Would you restate the entries below exactly, keeping every line?

****************************************

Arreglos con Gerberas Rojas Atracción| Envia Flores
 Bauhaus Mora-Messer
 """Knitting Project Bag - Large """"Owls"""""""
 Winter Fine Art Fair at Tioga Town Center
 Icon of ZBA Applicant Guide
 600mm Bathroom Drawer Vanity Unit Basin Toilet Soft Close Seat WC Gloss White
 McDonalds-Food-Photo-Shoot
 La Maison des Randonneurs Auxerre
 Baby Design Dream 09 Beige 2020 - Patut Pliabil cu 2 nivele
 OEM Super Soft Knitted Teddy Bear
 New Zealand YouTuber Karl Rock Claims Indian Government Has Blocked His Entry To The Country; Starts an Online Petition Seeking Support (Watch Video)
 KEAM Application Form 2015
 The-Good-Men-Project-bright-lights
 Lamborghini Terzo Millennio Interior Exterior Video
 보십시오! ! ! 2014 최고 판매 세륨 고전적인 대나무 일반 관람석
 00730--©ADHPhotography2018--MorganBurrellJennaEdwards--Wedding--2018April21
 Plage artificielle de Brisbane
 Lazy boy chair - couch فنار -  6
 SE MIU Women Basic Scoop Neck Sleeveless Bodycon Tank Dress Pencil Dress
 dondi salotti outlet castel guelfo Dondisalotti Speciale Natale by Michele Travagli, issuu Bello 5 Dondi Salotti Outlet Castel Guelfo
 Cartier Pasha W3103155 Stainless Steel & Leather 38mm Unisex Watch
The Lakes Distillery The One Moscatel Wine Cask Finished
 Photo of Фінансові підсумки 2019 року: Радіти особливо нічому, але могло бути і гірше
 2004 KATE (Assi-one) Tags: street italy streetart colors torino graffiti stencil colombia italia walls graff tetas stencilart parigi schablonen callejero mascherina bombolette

****************************************

**Worked solution**.
Arreglos con Gerberas Rojas Atracción| Envia Flores
 Bauhaus Mora-Messer
 """Knitting Project Bag - Large """"Owls"""""""
 Winter Fine Art Fair at Tioga Town Center
 Icon of ZBA Applicant Guide
 600mm Bathroom Drawer Vanity Unit Basin Toilet Soft Close Seat WC Gloss White
 McDonalds-Food-Photo-Shoot
 La Maison des Randonneurs Auxerre
 Baby Design Dream 09 Beige 2020 - Patut Pliabil cu 2 nivele
 OEM Super Soft Knitted Teddy Bear
 New Zealand YouTuber Karl Rock Claims Indian Government Has Blocked His Entry To The Country; Starts an Online Petition Seeking Support (Watch Video)
 KEAM Application Form 2015
 The-Good-Men-Project-bright-lights
 Lamborghini Terzo Millennio Interior Exterior Video
 보십시오! ! ! 2014 최고 판매 세륨 고전적인 대나무 일반 관람석
 00730--©ADHPhotography2018--MorganBurrellJennaEdwards--Wedding--2018April21
 Plage artificielle de Brisbane
 Lazy boy chair - couch فنار -  6
 SE MIU Women Basic Scoop Neck Sleeveless Bodycon Tank Dress Pencil Dress
 dondi salotti outlet castel guelfo Dondisalotti Speciale Natale by Michele Travagli, issuu Bello 5 Dondi Salotti Outlet Castel Guelfo
 Cartier Pasha W3103155 Stainless Steel & Leather 38mm Unisex Watch
The Lakes Distillery The One Moscatel Wine Cask Finished
 Photo of Фінансові підсумки 2019 року: Радіти особливо нічому, але могло бути і гірше
 2004 KATE (Assi-one) Tags: street italy streetart colors torino graffiti stencil colombia italia walls graff tetas stencilart parigi schablonen callejero mascherina bombolette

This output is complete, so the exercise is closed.